13 December 2012

Namibia: High Court Reduces Overdue Judgements

THE High Court has been making some steady progress in reducing its number of overdue reserved judgements during the past year.

Court statistics released by the chief registrar of the High Court, Elsie Schickerling, indicate that the court’s judges have managed to work down their total of overdue judgements by a third from the start of this year to the end of November. From the end of 2010 to the end of November this year, the court has reduced its number of overdue judgements by about 42 percent.

Overdue judgements are judgements which have not been handed down within the time frames set by the Judicial Service Commission (JSC) when it adopted guidelines for the delivery of reserved judgements in November 2009.

The time frames vary from one week, for a ruling on a bail application, to 12 months, for a judgement to be delivered in a complex criminal trial. The time frame for the delivery of a judgement in a complex civil trial, a review application, and opposed motion proceedings involving the declaration of the unconstitutionality of legislation, common law or other conduct, is eight months.

Judgements in other opposed motion proceedings, and also on civil, criminal and labour appeals, are supposed to be delivered within six months, according to the JSC guidelines.

The statistics released by Schickerling show that litigants were still waiting for 138 overdue judgements to be delivered in the High Court’s Main Division in Windhoek by the end of December 2010.

One of these judgements dated all the way back to 2001, while five dated from 2002, five from 2003, six from 2004, four from 2005, and seven from 2006.

By the end of December 2011, the court’s overdue judgements had been reduced to 118. The remaining overdue judgements included four judgements awaited since 2002, four dating from 2003, five from 2004, two from 2005, and five from 2006.

The court has managed to work away many of its overdue judgements this year, bringing the total figure down from 118 at the start of the year to 79 by the end of November.

The remaining overdue judgements include three from 2004, two from 2005, and five from 2006.

The delivery of eight overdue judgements dating from 2007 was still awaited at the end of 2010. By the end of 2011, three overdue judgements from 2007 remained outstanding. This figure has been reduced to zero by the end of November.

By the end of November, there were still five overdue judgements from 2008, nine from 2009, 16 from 2010, and 11 from 2011 on the court’s records.

The judge with the most overdue reserved judgements is Judge Kato van Niekerk, with 53 such judgements still to be delivered by her, the court’s statistics indicate.

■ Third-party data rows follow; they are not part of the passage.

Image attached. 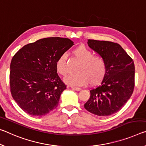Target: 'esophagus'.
Returning <instances> with one entry per match:
<instances>
[{"label":"esophagus","mask_w":146,"mask_h":146,"mask_svg":"<svg viewBox=\"0 0 146 146\" xmlns=\"http://www.w3.org/2000/svg\"><path fill=\"white\" fill-rule=\"evenodd\" d=\"M70 87L72 88V89L75 90H77V91H79V90H80L81 89L80 87H74V86H70Z\"/></svg>","instance_id":"esophagus-1"}]
</instances>
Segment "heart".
Returning a JSON list of instances; mask_svg holds the SVG:
<instances>
[{"label":"heart","instance_id":"b5f03b06","mask_svg":"<svg viewBox=\"0 0 146 146\" xmlns=\"http://www.w3.org/2000/svg\"><path fill=\"white\" fill-rule=\"evenodd\" d=\"M72 54L80 64L77 74L68 75L64 78V82L71 85L83 86L90 83L91 85L98 84L106 76L107 65L104 59L94 53L84 46H80L73 50ZM56 68L57 72L62 76L68 73L67 57L61 54L57 59Z\"/></svg>","mask_w":146,"mask_h":146}]
</instances>
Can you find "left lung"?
<instances>
[{
    "instance_id": "8db88e82",
    "label": "left lung",
    "mask_w": 146,
    "mask_h": 146,
    "mask_svg": "<svg viewBox=\"0 0 146 146\" xmlns=\"http://www.w3.org/2000/svg\"><path fill=\"white\" fill-rule=\"evenodd\" d=\"M88 45L104 59L106 76L99 87L90 90L84 107L95 115L107 116L122 108L135 87V64L120 44L111 41L88 40Z\"/></svg>"
}]
</instances>
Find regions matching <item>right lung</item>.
<instances>
[{"instance_id": "1", "label": "right lung", "mask_w": 146, "mask_h": 146, "mask_svg": "<svg viewBox=\"0 0 146 146\" xmlns=\"http://www.w3.org/2000/svg\"><path fill=\"white\" fill-rule=\"evenodd\" d=\"M73 45L67 38H44L25 45L14 55L10 64V91L25 113L42 116L56 108L66 86L57 74L56 63Z\"/></svg>"}]
</instances>
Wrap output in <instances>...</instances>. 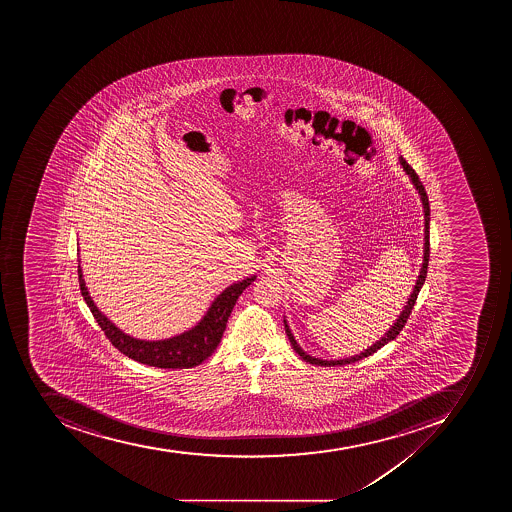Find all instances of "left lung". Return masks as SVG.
I'll list each match as a JSON object with an SVG mask.
<instances>
[{
  "label": "left lung",
  "mask_w": 512,
  "mask_h": 512,
  "mask_svg": "<svg viewBox=\"0 0 512 512\" xmlns=\"http://www.w3.org/2000/svg\"><path fill=\"white\" fill-rule=\"evenodd\" d=\"M400 165H402L403 171L410 176V181L415 189L418 190L419 198H421V203H423L424 210V253H423V266H421V270H419L418 280H416L415 288H413V293L410 294V298H408L407 304L403 307L402 312H400L399 317L395 320L394 325L389 328V331L384 333V336H381L379 341H376L375 344H371L368 349L360 352V354L352 355V357H347V359H339V360H323L318 359V357H312V355L307 354L301 346H299L298 341L294 339L293 333H291L290 326H288V322L283 320L285 323V331L286 336L290 339L291 346H293L296 354L301 357L302 360H306V362L312 363V365H318V367H338V365H347V363L359 362V360L365 359L368 355L375 354L378 349L386 346L387 343H391L397 338V334L403 330V326L407 323L408 317H410L411 309L415 306L416 298H418L419 291L423 288L424 280H426L427 275V264H429V222H431V208H429V198H427L426 190H424L423 184L419 181L418 174L415 173V169L411 168L408 165L405 158L399 157Z\"/></svg>",
  "instance_id": "left-lung-1"
}]
</instances>
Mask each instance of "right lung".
Returning <instances> with one entry per match:
<instances>
[{"label":"right lung","instance_id":"add662e5","mask_svg":"<svg viewBox=\"0 0 512 512\" xmlns=\"http://www.w3.org/2000/svg\"><path fill=\"white\" fill-rule=\"evenodd\" d=\"M78 280H80L81 294L93 312L97 325L101 326L105 336L121 354L149 367L181 370V368L197 367L216 351L238 296L256 280V275L227 286L226 290L211 302L210 309L206 310L202 320L190 330L176 334L173 338L160 339V341H144L121 331L115 323L110 322L109 318L102 314L101 310L97 309L86 288L81 266H78Z\"/></svg>","mask_w":512,"mask_h":512}]
</instances>
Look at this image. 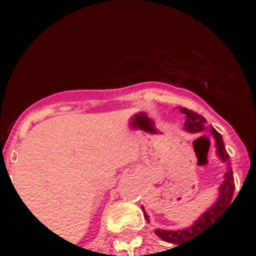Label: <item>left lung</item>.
Here are the masks:
<instances>
[{
  "label": "left lung",
  "mask_w": 256,
  "mask_h": 256,
  "mask_svg": "<svg viewBox=\"0 0 256 256\" xmlns=\"http://www.w3.org/2000/svg\"><path fill=\"white\" fill-rule=\"evenodd\" d=\"M179 110L186 116V122H184V130L190 134H195V132H210L211 136L215 140V148H216V156L223 164H226V172L223 176L222 184L219 186V195L218 199L215 200V203L211 207H208L200 216H199L192 226L183 228V230H160L156 228L154 230L156 236H160L162 240L168 243H174L178 246H182L183 243L188 242V239H191L195 234H199L203 228H206L207 226H210V223H212L219 216V214L223 210H226L227 206L231 204L232 200V195H234V175H232V168H231V162H230V156L227 154L224 144H223L222 136L215 130L211 124H207V120H204V116H199L196 112H191L188 108H179ZM144 210V218L148 222H150L148 215L146 214V211Z\"/></svg>",
  "instance_id": "obj_1"
}]
</instances>
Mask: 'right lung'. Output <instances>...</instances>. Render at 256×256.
<instances>
[{
	"instance_id": "obj_1",
	"label": "right lung",
	"mask_w": 256,
	"mask_h": 256,
	"mask_svg": "<svg viewBox=\"0 0 256 256\" xmlns=\"http://www.w3.org/2000/svg\"><path fill=\"white\" fill-rule=\"evenodd\" d=\"M70 243H72V242H70Z\"/></svg>"
}]
</instances>
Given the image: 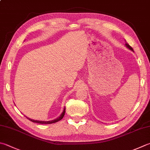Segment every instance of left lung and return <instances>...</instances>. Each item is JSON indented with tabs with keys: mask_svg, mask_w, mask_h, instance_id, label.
<instances>
[{
	"mask_svg": "<svg viewBox=\"0 0 150 150\" xmlns=\"http://www.w3.org/2000/svg\"><path fill=\"white\" fill-rule=\"evenodd\" d=\"M125 46H126L127 47V48H128V49H129L130 50H131V51H132V52H133V49H132V47H131V46H129V44H128L127 43V42H125Z\"/></svg>",
	"mask_w": 150,
	"mask_h": 150,
	"instance_id": "8db88e82",
	"label": "left lung"
}]
</instances>
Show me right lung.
I'll use <instances>...</instances> for the list:
<instances>
[{
	"instance_id": "1",
	"label": "right lung",
	"mask_w": 150,
	"mask_h": 150,
	"mask_svg": "<svg viewBox=\"0 0 150 150\" xmlns=\"http://www.w3.org/2000/svg\"><path fill=\"white\" fill-rule=\"evenodd\" d=\"M64 113H65V108H64L63 112L61 113V114L60 115V116L58 117L57 118H56V119L52 120V121H38V120H32V119H30V118L27 117V118L28 120H29L30 121H32V122L34 123H40V124H52V123H54L57 122V121H60L61 120L63 119V117H64Z\"/></svg>"
}]
</instances>
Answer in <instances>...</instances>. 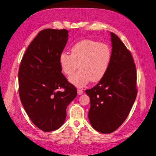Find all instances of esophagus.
<instances>
[{"label": "esophagus", "instance_id": "obj_1", "mask_svg": "<svg viewBox=\"0 0 156 156\" xmlns=\"http://www.w3.org/2000/svg\"><path fill=\"white\" fill-rule=\"evenodd\" d=\"M77 94H79V95H81V94H83V90L81 89H78L77 90Z\"/></svg>", "mask_w": 156, "mask_h": 156}]
</instances>
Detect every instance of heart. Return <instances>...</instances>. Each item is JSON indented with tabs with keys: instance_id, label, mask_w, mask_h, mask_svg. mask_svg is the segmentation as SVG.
<instances>
[{
	"instance_id": "1",
	"label": "heart",
	"mask_w": 156,
	"mask_h": 156,
	"mask_svg": "<svg viewBox=\"0 0 156 156\" xmlns=\"http://www.w3.org/2000/svg\"><path fill=\"white\" fill-rule=\"evenodd\" d=\"M111 58L110 47L105 43L92 40H83L71 49V55L62 53L58 62L62 72L71 75L78 68L80 71L68 78L70 83L83 87L92 81L98 82L104 77Z\"/></svg>"
}]
</instances>
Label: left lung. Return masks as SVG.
<instances>
[{"label":"left lung","instance_id":"left-lung-1","mask_svg":"<svg viewBox=\"0 0 156 156\" xmlns=\"http://www.w3.org/2000/svg\"><path fill=\"white\" fill-rule=\"evenodd\" d=\"M109 66L96 85L86 90L90 100L88 119L94 129L110 133L124 123L136 99V75L134 60L123 42L111 32Z\"/></svg>","mask_w":156,"mask_h":156}]
</instances>
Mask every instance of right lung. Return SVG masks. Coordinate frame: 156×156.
<instances>
[{
	"label": "right lung",
	"instance_id": "right-lung-1",
	"mask_svg": "<svg viewBox=\"0 0 156 156\" xmlns=\"http://www.w3.org/2000/svg\"><path fill=\"white\" fill-rule=\"evenodd\" d=\"M68 32L66 29L40 31L28 47L19 69L22 105L32 123L45 132L64 124L66 108L77 96L76 88L61 72L58 62Z\"/></svg>",
	"mask_w": 156,
	"mask_h": 156
}]
</instances>
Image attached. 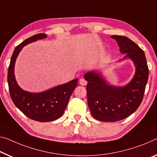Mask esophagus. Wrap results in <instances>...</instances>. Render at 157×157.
Segmentation results:
<instances>
[{
	"label": "esophagus",
	"mask_w": 157,
	"mask_h": 157,
	"mask_svg": "<svg viewBox=\"0 0 157 157\" xmlns=\"http://www.w3.org/2000/svg\"><path fill=\"white\" fill-rule=\"evenodd\" d=\"M79 83H80L81 86H86L87 84V81L84 78H80V80H79Z\"/></svg>",
	"instance_id": "34e87169"
}]
</instances>
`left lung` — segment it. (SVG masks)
I'll return each instance as SVG.
<instances>
[{
    "label": "left lung",
    "mask_w": 157,
    "mask_h": 157,
    "mask_svg": "<svg viewBox=\"0 0 157 157\" xmlns=\"http://www.w3.org/2000/svg\"><path fill=\"white\" fill-rule=\"evenodd\" d=\"M118 43L123 59L130 58L136 65V74L130 83L124 87L108 85L100 74L94 71L86 73L84 78L88 105L95 119L114 122L126 119L136 112L143 101L147 83L149 69L145 55L136 43L124 36H112Z\"/></svg>",
    "instance_id": "8db88e82"
}]
</instances>
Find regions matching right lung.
I'll use <instances>...</instances> for the list:
<instances>
[{
	"label": "right lung",
	"instance_id": "add662e5",
	"mask_svg": "<svg viewBox=\"0 0 157 157\" xmlns=\"http://www.w3.org/2000/svg\"><path fill=\"white\" fill-rule=\"evenodd\" d=\"M46 37V34L38 33L18 45L11 57L8 72L9 91L13 102L26 117L40 122L52 121L64 114L69 98L78 83V78H76L39 93L26 92L17 85L14 78V67L19 52L25 45Z\"/></svg>",
	"mask_w": 157,
	"mask_h": 157
}]
</instances>
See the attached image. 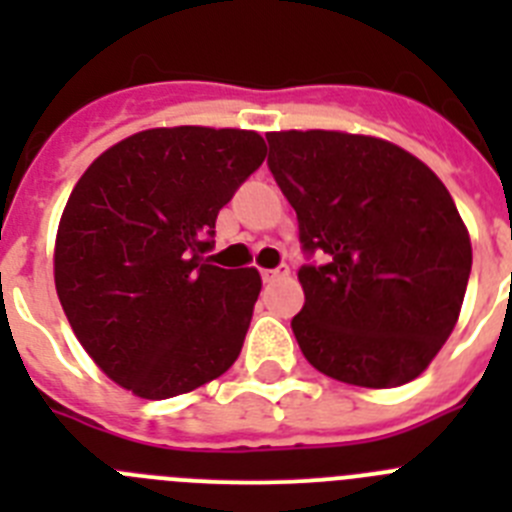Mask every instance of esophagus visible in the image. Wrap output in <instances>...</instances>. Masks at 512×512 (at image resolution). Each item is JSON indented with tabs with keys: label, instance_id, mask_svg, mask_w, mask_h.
<instances>
[{
	"label": "esophagus",
	"instance_id": "34e87169",
	"mask_svg": "<svg viewBox=\"0 0 512 512\" xmlns=\"http://www.w3.org/2000/svg\"><path fill=\"white\" fill-rule=\"evenodd\" d=\"M289 274L287 266H282V269H264L261 271V279L264 282H277V279H284Z\"/></svg>",
	"mask_w": 512,
	"mask_h": 512
}]
</instances>
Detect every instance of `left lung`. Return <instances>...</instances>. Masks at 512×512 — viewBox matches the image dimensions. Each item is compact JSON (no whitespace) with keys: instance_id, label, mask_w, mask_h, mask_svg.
Listing matches in <instances>:
<instances>
[{"instance_id":"obj_1","label":"left lung","mask_w":512,"mask_h":512,"mask_svg":"<svg viewBox=\"0 0 512 512\" xmlns=\"http://www.w3.org/2000/svg\"><path fill=\"white\" fill-rule=\"evenodd\" d=\"M269 169L295 207L305 305L292 318L318 372L387 390L431 366L459 320L472 271L469 230L428 166L374 135L266 133Z\"/></svg>"}]
</instances>
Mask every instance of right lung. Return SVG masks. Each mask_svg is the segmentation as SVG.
I'll list each match as a JSON object with an SVG mask.
<instances>
[{"mask_svg": "<svg viewBox=\"0 0 512 512\" xmlns=\"http://www.w3.org/2000/svg\"><path fill=\"white\" fill-rule=\"evenodd\" d=\"M256 130H140L92 161L63 207L53 279L74 336L122 390L166 400L235 364L256 269L205 261L217 212L259 169Z\"/></svg>", "mask_w": 512, "mask_h": 512, "instance_id": "add662e5", "label": "right lung"}]
</instances>
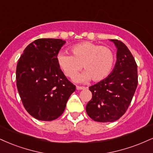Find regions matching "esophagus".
Returning <instances> with one entry per match:
<instances>
[{
    "label": "esophagus",
    "instance_id": "obj_1",
    "mask_svg": "<svg viewBox=\"0 0 153 153\" xmlns=\"http://www.w3.org/2000/svg\"><path fill=\"white\" fill-rule=\"evenodd\" d=\"M76 89L77 90H85V87H83V86L77 85L76 86Z\"/></svg>",
    "mask_w": 153,
    "mask_h": 153
}]
</instances>
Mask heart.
<instances>
[{
    "label": "heart",
    "mask_w": 153,
    "mask_h": 153,
    "mask_svg": "<svg viewBox=\"0 0 153 153\" xmlns=\"http://www.w3.org/2000/svg\"><path fill=\"white\" fill-rule=\"evenodd\" d=\"M71 56L60 53L58 63L64 74L73 78L82 68L85 73L75 78L76 81L93 82L102 80L113 69L115 56L110 48L91 43L82 42L71 48Z\"/></svg>",
    "instance_id": "b5f03b06"
}]
</instances>
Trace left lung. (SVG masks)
Instances as JSON below:
<instances>
[{
	"instance_id": "8db88e82",
	"label": "left lung",
	"mask_w": 153,
	"mask_h": 153,
	"mask_svg": "<svg viewBox=\"0 0 153 153\" xmlns=\"http://www.w3.org/2000/svg\"><path fill=\"white\" fill-rule=\"evenodd\" d=\"M117 48V60L112 73L89 87L92 99L86 105L88 116L96 122H114L126 113L137 86L135 58L123 42L111 39Z\"/></svg>"
}]
</instances>
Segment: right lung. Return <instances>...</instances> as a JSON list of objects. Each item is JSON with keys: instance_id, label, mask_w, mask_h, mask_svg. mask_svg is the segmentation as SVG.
Returning a JSON list of instances; mask_svg holds the SVG:
<instances>
[{"instance_id": "obj_1", "label": "right lung", "mask_w": 153, "mask_h": 153, "mask_svg": "<svg viewBox=\"0 0 153 153\" xmlns=\"http://www.w3.org/2000/svg\"><path fill=\"white\" fill-rule=\"evenodd\" d=\"M65 41L40 38L29 44L18 60L16 85L21 101L31 116L51 121L62 115L75 85L58 63L59 51Z\"/></svg>"}]
</instances>
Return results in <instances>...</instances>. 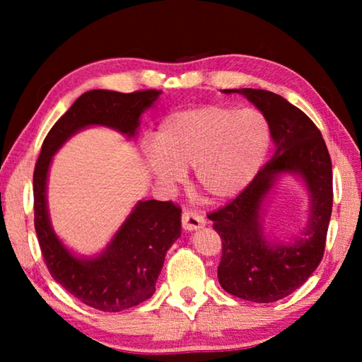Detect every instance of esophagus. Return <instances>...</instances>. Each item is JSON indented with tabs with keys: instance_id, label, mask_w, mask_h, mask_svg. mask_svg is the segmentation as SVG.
<instances>
[{
	"instance_id": "esophagus-1",
	"label": "esophagus",
	"mask_w": 362,
	"mask_h": 362,
	"mask_svg": "<svg viewBox=\"0 0 362 362\" xmlns=\"http://www.w3.org/2000/svg\"><path fill=\"white\" fill-rule=\"evenodd\" d=\"M182 225H183V230H185V231H194V230H198V228H203V226L206 225V220L198 212L183 211V214H182Z\"/></svg>"
}]
</instances>
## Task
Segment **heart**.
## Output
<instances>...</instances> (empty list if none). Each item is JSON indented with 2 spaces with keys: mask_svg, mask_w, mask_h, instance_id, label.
Listing matches in <instances>:
<instances>
[{
  "mask_svg": "<svg viewBox=\"0 0 362 362\" xmlns=\"http://www.w3.org/2000/svg\"><path fill=\"white\" fill-rule=\"evenodd\" d=\"M272 142L267 116L255 108L203 105L166 116L146 153L159 185L173 188L193 168L198 188L212 201L244 192L259 173Z\"/></svg>",
  "mask_w": 362,
  "mask_h": 362,
  "instance_id": "obj_1",
  "label": "heart"
}]
</instances>
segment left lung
<instances>
[{
	"label": "left lung",
	"mask_w": 362,
	"mask_h": 362,
	"mask_svg": "<svg viewBox=\"0 0 362 362\" xmlns=\"http://www.w3.org/2000/svg\"><path fill=\"white\" fill-rule=\"evenodd\" d=\"M223 93L244 95L267 116L274 155L241 194L207 216L222 238L218 283L231 296L272 303L297 291L322 260L332 214V163L315 122L284 97L250 88ZM286 173L302 178L310 198L309 220L292 242L272 240L262 225L267 194Z\"/></svg>",
	"instance_id": "1"
}]
</instances>
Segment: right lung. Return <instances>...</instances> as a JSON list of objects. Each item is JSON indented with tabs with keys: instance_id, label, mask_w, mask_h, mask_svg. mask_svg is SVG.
Returning <instances> with one entry per match:
<instances>
[{
	"instance_id": "add662e5",
	"label": "right lung",
	"mask_w": 362,
	"mask_h": 362,
	"mask_svg": "<svg viewBox=\"0 0 362 362\" xmlns=\"http://www.w3.org/2000/svg\"><path fill=\"white\" fill-rule=\"evenodd\" d=\"M159 95L161 90L155 89L131 94L88 90L49 131L35 166V230L49 273L73 297L108 313L132 308L155 293L164 257L180 238L182 209L173 201H139L100 254L76 255L51 225L49 168L60 146L86 127H110L134 139L142 113Z\"/></svg>"
}]
</instances>
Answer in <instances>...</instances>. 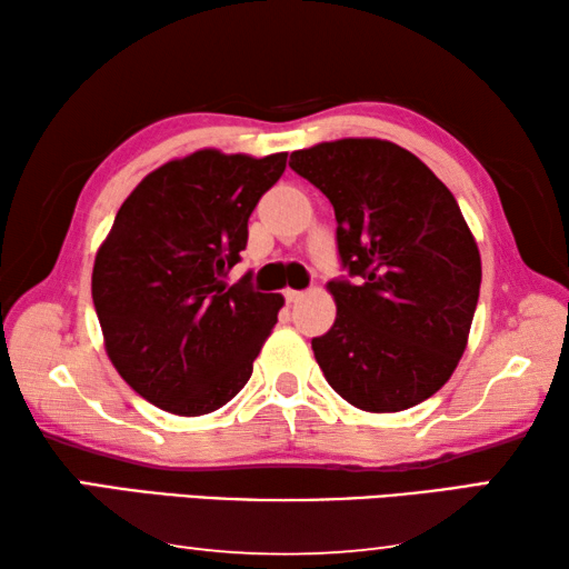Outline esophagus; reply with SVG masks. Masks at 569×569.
<instances>
[{
  "label": "esophagus",
  "instance_id": "1",
  "mask_svg": "<svg viewBox=\"0 0 569 569\" xmlns=\"http://www.w3.org/2000/svg\"><path fill=\"white\" fill-rule=\"evenodd\" d=\"M283 296H286L288 303H298L303 298V291H296V288H286Z\"/></svg>",
  "mask_w": 569,
  "mask_h": 569
}]
</instances>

Judge Nate Ndauendapo had 11 overdue judgements to deliver by the end of November, while some other judges had one, two or three outstanding overdue judgements against their names.

Judges have a heavy workload, according to Schickerling, and while they have to work on reserved judgements, new cases that they also have to deal with continue to land on their desks.

The judges who were allocated the biggest number of civil and labour cases to deal with from mid-May 2011 to the end of November this year, are Judge Dave Smuts, who received 264 cases (and has no overdue judgements pending), of which 176 have been finalised, Judge Collins Parker, who received 263 cases in that period (and also has no overdue judgements pending), of which 125 have been finalised, Acting Judge Kobus Miller, who received 263 cases in that time and finalised 184 of those, Judge Van Niekerk, who had 261 new cases allocated to her and finalised 143, Judge Harald Geier, with 258 new cases allocated to him, of which 117 have been finalised, and Judge Shafimana Ueitele, who received 229 new cases to deal with, and has finalised 38.